In questo senso i rimandi classicisti che si possono ritrovare in questo nuovo contesto non hanno nulla di nostalgico o provinciale: al contrario assumono un valore spiazzante, volutamente manieristico, e segnano i confini di un linguaggio eletto, alto, che cerca confronti anche fuori dalle vicende contingenti del presente, pur vivendo pienamente il presente - a volte anche con verve polemica. Se come abbiamo detto c'è tutta la voluta contemporaneità di presente e passato di De Chirico, questa è però aggiornata con un passaggio attraverso le Avanguardie, che prefigura qualcosa di prossimo alla Transavanguardia di qualche anno dopo, già però scremata, preventivamente, dalle conseguenze equivoche che avrebbero nel bene e nel male caratterizzato quella corrente.
In effetti, il senso veramente classico di molte delle esperienze che abbiamo citato sta nella misura, nell'equilibrio, nella sobrietà con cui vengono attuate.

Nella prima fase, ad esempio, la scelta della fotografia al posto della pittura sta per una citazione che evitasse il confronto ambiguo fra la cosa in sé e la sua copia, che avrebbero affrontato di lì a qualche anno i pittori “colti” postmoderni -uno per tutti: Carlo Maria Mariani. Trotta, ad esempio, nella sua opera dedicata al San Sebastiano del Bellini (che fu trafugato in quell'epoca) lo citò in una serie di tele emulsionate con delicati interventi manuali. Ma è soprattutto nel video “Il sogno di Coleridge” che Trotta mostra un tratto di funambolico equilibrio nella capacità di interpretare la parola poetica attraverso una breve sequenza di immagini contemporaneamente semplici e stupefacenti.

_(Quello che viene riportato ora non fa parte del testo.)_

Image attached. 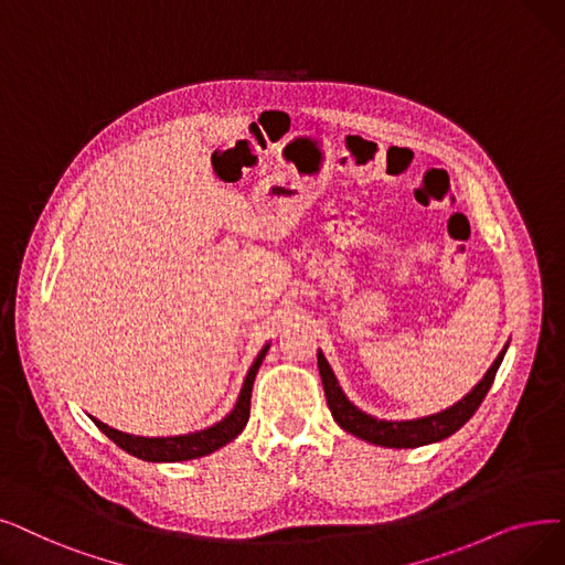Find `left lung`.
Listing matches in <instances>:
<instances>
[{
  "instance_id": "8db88e82",
  "label": "left lung",
  "mask_w": 565,
  "mask_h": 565,
  "mask_svg": "<svg viewBox=\"0 0 565 565\" xmlns=\"http://www.w3.org/2000/svg\"><path fill=\"white\" fill-rule=\"evenodd\" d=\"M505 351H508V343L469 395L461 397L457 404H452L446 411L425 415V418H415V420H381L358 408L347 395H343V390L332 372L330 362L326 360L323 351H318V372H321L326 399L332 411V418L343 431L366 440V444L383 446V448H420L452 436L457 429H461L471 420V415L478 411V406L487 397L489 387L494 383V376L503 362Z\"/></svg>"
}]
</instances>
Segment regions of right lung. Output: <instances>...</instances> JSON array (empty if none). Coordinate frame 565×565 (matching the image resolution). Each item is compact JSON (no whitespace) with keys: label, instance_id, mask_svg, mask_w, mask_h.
I'll use <instances>...</instances> for the list:
<instances>
[{"label":"right lung","instance_id":"obj_1","mask_svg":"<svg viewBox=\"0 0 565 565\" xmlns=\"http://www.w3.org/2000/svg\"><path fill=\"white\" fill-rule=\"evenodd\" d=\"M269 349V343L260 349V353L256 355L254 364L249 366L247 379L242 383L239 397L233 406V411L222 418L218 423H214L207 429L201 431H191V434H178V436H134L127 431H119L108 427L106 423L92 418V423L99 427L113 444H117L121 450H127L129 455L142 459V461H186V459H199L205 457L218 448H224L226 444L242 434V429L247 427L249 423V406H252V387L258 374V366L265 358Z\"/></svg>","mask_w":565,"mask_h":565}]
</instances>
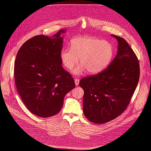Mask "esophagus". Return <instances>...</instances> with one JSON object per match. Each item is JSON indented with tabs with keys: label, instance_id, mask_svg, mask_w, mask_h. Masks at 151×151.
<instances>
[{
	"label": "esophagus",
	"instance_id": "esophagus-1",
	"mask_svg": "<svg viewBox=\"0 0 151 151\" xmlns=\"http://www.w3.org/2000/svg\"><path fill=\"white\" fill-rule=\"evenodd\" d=\"M74 81H75V84H76V86H78V84H79V82H80V80H79L78 79H75Z\"/></svg>",
	"mask_w": 151,
	"mask_h": 151
}]
</instances>
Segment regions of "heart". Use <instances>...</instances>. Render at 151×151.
<instances>
[{
  "instance_id": "1",
  "label": "heart",
  "mask_w": 151,
  "mask_h": 151,
  "mask_svg": "<svg viewBox=\"0 0 151 151\" xmlns=\"http://www.w3.org/2000/svg\"><path fill=\"white\" fill-rule=\"evenodd\" d=\"M113 55L111 45L106 41L93 37H77L71 42V48L63 49L60 53L61 61L65 68L71 70L79 62L81 65L73 73L80 74L86 70L96 74L104 70L110 62Z\"/></svg>"
}]
</instances>
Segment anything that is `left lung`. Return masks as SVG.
<instances>
[{
	"label": "left lung",
	"instance_id": "left-lung-1",
	"mask_svg": "<svg viewBox=\"0 0 151 151\" xmlns=\"http://www.w3.org/2000/svg\"><path fill=\"white\" fill-rule=\"evenodd\" d=\"M111 36L118 42L116 56L106 69L83 78L79 84L84 91V114L96 124L109 122L126 109L139 78V61L133 50L124 39Z\"/></svg>",
	"mask_w": 151,
	"mask_h": 151
}]
</instances>
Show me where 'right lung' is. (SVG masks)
<instances>
[{
    "instance_id": "1",
    "label": "right lung",
    "mask_w": 151,
    "mask_h": 151,
    "mask_svg": "<svg viewBox=\"0 0 151 151\" xmlns=\"http://www.w3.org/2000/svg\"><path fill=\"white\" fill-rule=\"evenodd\" d=\"M60 29L52 37L40 35L28 40L20 48L14 63V80L27 108L34 114L49 117L58 113L65 95L75 88L71 75L62 67Z\"/></svg>"
}]
</instances>
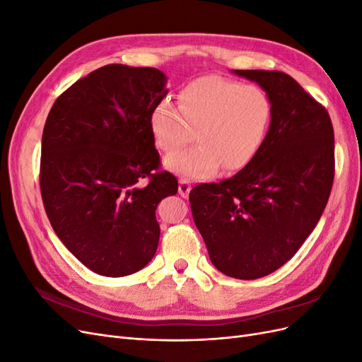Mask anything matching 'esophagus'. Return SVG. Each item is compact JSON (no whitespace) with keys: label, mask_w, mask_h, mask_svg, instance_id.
Here are the masks:
<instances>
[{"label":"esophagus","mask_w":362,"mask_h":362,"mask_svg":"<svg viewBox=\"0 0 362 362\" xmlns=\"http://www.w3.org/2000/svg\"><path fill=\"white\" fill-rule=\"evenodd\" d=\"M190 189H192L190 180H187V178H181V180H180V184H178V192H180V194L182 196V198H185V196L189 194Z\"/></svg>","instance_id":"1"}]
</instances>
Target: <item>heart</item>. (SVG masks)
Instances as JSON below:
<instances>
[{
	"mask_svg": "<svg viewBox=\"0 0 362 362\" xmlns=\"http://www.w3.org/2000/svg\"><path fill=\"white\" fill-rule=\"evenodd\" d=\"M178 108L163 101L151 112L149 125L156 145L171 154L194 138V147L164 160L172 172L204 178L222 164L238 170L257 157L272 120V101L258 86L222 76H204L182 86Z\"/></svg>",
	"mask_w": 362,
	"mask_h": 362,
	"instance_id": "1",
	"label": "heart"
}]
</instances>
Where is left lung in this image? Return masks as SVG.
<instances>
[{"label":"left lung","mask_w":362,"mask_h":362,"mask_svg":"<svg viewBox=\"0 0 362 362\" xmlns=\"http://www.w3.org/2000/svg\"><path fill=\"white\" fill-rule=\"evenodd\" d=\"M234 72L267 92L269 133L245 169L196 185L189 199L216 269L258 279L291 259L320 221L335 173L334 128L326 108L286 72Z\"/></svg>","instance_id":"1"}]
</instances>
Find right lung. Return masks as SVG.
I'll return each instance as SVG.
<instances>
[{
    "instance_id": "obj_1",
    "label": "right lung",
    "mask_w": 362,
    "mask_h": 362,
    "mask_svg": "<svg viewBox=\"0 0 362 362\" xmlns=\"http://www.w3.org/2000/svg\"><path fill=\"white\" fill-rule=\"evenodd\" d=\"M164 83L156 68L107 64L64 90L47 117L43 206L63 245L98 275L148 264L160 240L157 205L178 192L177 178L160 170L149 125Z\"/></svg>"
}]
</instances>
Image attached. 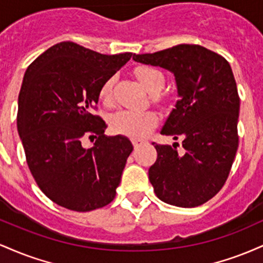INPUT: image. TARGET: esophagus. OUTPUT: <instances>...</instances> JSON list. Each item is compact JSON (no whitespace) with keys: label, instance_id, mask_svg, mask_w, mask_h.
I'll use <instances>...</instances> for the list:
<instances>
[{"label":"esophagus","instance_id":"1","mask_svg":"<svg viewBox=\"0 0 263 263\" xmlns=\"http://www.w3.org/2000/svg\"><path fill=\"white\" fill-rule=\"evenodd\" d=\"M132 144H134V148L135 149H138L142 144H144V141L142 140H132Z\"/></svg>","mask_w":263,"mask_h":263}]
</instances>
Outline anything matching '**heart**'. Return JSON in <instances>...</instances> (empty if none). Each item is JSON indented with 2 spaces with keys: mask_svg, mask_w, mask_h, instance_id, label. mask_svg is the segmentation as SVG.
I'll return each instance as SVG.
<instances>
[{
  "mask_svg": "<svg viewBox=\"0 0 263 263\" xmlns=\"http://www.w3.org/2000/svg\"><path fill=\"white\" fill-rule=\"evenodd\" d=\"M135 75L142 86L151 93L158 92L164 85V77L156 68L148 65H141L136 68ZM114 84L112 77L104 81L99 90V99L105 105H111L114 101ZM157 116L151 111L122 110L111 116L110 127L115 134L126 137L140 140L149 134L156 126Z\"/></svg>",
  "mask_w": 263,
  "mask_h": 263,
  "instance_id": "b5f03b06",
  "label": "heart"
}]
</instances>
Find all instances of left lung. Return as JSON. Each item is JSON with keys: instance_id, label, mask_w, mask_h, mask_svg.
<instances>
[{"instance_id": "obj_1", "label": "left lung", "mask_w": 263, "mask_h": 263, "mask_svg": "<svg viewBox=\"0 0 263 263\" xmlns=\"http://www.w3.org/2000/svg\"><path fill=\"white\" fill-rule=\"evenodd\" d=\"M134 60L172 71L179 96L161 134L180 138L183 152L178 143H152L157 161L148 177L156 195L180 208L206 203L224 186L238 147L240 98L230 64L198 44L134 54Z\"/></svg>"}]
</instances>
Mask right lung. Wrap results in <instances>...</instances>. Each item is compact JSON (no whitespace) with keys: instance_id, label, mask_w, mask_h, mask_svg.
Instances as JSON below:
<instances>
[{"instance_id":"right-lung-1","label":"right lung","mask_w":263,"mask_h":263,"mask_svg":"<svg viewBox=\"0 0 263 263\" xmlns=\"http://www.w3.org/2000/svg\"><path fill=\"white\" fill-rule=\"evenodd\" d=\"M62 42L27 68L18 95L17 129L35 183L50 200L74 211H91L114 200L134 146L123 136H105L93 115L99 90L131 59ZM85 138L96 140L91 149Z\"/></svg>"}]
</instances>
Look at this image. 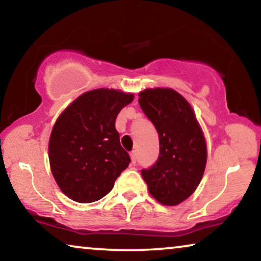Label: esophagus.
Returning <instances> with one entry per match:
<instances>
[{"mask_svg":"<svg viewBox=\"0 0 261 261\" xmlns=\"http://www.w3.org/2000/svg\"><path fill=\"white\" fill-rule=\"evenodd\" d=\"M130 162H132V164H133V165L137 164V152H135V151L130 152Z\"/></svg>","mask_w":261,"mask_h":261,"instance_id":"34e87169","label":"esophagus"}]
</instances>
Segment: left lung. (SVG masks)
<instances>
[{"mask_svg": "<svg viewBox=\"0 0 261 261\" xmlns=\"http://www.w3.org/2000/svg\"><path fill=\"white\" fill-rule=\"evenodd\" d=\"M139 105L159 135V156L141 174L149 194L164 205H177L194 194L204 173L206 144L195 112L170 88L139 92Z\"/></svg>", "mask_w": 261, "mask_h": 261, "instance_id": "8db88e82", "label": "left lung"}]
</instances>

I piccoli accenni neorinascimentali che abbiamo qua e là osservato (anche ad esempio nelle foto di Croce) non sono probabilmente in questo senso, una sorta di programma cosciente, quanto una conseguenza del clima che abbiamo cercato di delineare e che Maddalena Magliano aveva saputo raccogliere intorno alla sua galleria, sia pure per una manciata di mesi: ma quello era il tempo, e fu proprio in quel momento che venne formulata quell'ipotesi che poi, pur portata avanti in una serie di itinerari personali, avrebbe perso la spinta unitaria che avrebbe potuto procurargli un'esperienza di gruppo, specie con il solido sostegno economico e con la visibilità che una galleria (in questo caso lo Studio Maddalena Carioni) avrebbe potuto assicurargli.